What Works, What Doesn’t, and What to Watch For
What Works
- Simple, linear onboarding: People stick with clear, step-by-step guidance.
- Real-time feedback: Withlantern’s comments and analytics help you fix gaps fast.
- One source of truth: No more hunting for “the right doc.”
What Doesn’t
- Overloading reps: More content ≠ better onboarding.
- Set-it-and-forget-it: Onboarding content gets stale fast.
- Trying to automate everything: Some things—like team culture—still need a human touch.
What to Watch For
- Content sprawl: If onboarding starts to feel like a wiki, rein it in.
- Ownership drift: Make sure someone’s still responsible six months from now.
- Blind spots: If reps keep asking the same questions, your docs aren’t clear enough.

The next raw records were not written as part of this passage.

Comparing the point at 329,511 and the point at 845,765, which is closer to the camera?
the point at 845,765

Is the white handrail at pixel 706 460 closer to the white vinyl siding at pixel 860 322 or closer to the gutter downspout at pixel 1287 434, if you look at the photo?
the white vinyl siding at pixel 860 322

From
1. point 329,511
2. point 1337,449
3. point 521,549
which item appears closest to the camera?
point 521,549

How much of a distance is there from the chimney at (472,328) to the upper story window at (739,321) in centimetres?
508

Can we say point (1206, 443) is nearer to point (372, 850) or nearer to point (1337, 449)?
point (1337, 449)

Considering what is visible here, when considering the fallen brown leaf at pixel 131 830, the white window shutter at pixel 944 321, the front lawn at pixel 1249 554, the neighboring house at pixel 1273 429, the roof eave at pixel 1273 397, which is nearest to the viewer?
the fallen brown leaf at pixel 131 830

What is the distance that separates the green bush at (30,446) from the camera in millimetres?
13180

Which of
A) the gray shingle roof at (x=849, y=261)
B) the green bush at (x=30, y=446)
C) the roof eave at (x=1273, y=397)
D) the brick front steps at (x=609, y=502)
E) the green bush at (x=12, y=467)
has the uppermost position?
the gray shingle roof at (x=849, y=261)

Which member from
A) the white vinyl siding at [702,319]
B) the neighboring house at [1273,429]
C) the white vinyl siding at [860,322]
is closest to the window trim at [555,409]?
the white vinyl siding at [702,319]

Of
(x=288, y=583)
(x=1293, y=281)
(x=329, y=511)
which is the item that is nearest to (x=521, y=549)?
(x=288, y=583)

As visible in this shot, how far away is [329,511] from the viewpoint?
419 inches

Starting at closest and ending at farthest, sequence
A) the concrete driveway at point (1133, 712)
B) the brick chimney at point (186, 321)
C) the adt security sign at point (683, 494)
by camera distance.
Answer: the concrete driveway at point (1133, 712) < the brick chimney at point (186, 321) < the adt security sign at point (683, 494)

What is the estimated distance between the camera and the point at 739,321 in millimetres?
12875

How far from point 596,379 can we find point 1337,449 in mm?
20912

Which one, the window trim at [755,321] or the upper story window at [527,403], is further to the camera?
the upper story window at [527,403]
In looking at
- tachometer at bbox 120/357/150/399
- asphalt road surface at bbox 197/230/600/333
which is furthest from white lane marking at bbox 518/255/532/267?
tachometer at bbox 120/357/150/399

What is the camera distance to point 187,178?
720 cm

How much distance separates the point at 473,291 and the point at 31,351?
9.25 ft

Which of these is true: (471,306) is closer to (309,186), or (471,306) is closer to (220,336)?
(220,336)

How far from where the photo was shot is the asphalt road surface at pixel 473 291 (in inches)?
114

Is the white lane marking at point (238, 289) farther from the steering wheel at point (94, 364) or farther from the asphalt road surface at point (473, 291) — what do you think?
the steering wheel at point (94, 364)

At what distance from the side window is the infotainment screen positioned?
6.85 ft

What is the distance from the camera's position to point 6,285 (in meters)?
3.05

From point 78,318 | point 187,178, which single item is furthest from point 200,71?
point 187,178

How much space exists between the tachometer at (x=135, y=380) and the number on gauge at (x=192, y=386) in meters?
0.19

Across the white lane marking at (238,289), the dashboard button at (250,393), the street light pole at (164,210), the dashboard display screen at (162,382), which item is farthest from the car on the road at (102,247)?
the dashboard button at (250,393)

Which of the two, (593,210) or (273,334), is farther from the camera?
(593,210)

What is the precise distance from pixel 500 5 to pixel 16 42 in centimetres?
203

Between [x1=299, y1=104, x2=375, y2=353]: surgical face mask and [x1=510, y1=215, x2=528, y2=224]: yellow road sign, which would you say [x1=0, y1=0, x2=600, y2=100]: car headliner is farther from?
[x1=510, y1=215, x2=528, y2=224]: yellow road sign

Keep It Simple, Iterate, and Don’t Overthink It
The best onboarding is clear, concise, and actually helps new sales reps close deals faster. Withlantern can make this a lot easier, but it’s not a magic wand. Start simple. Launch your onboarding flow, get feedback, and tweak as you go. The goal isn’t perfection—it’s getting people productive without the usual onboarding headache.
Now, go clean up that onboarding mess. Your future self (and your new reps) will thank you.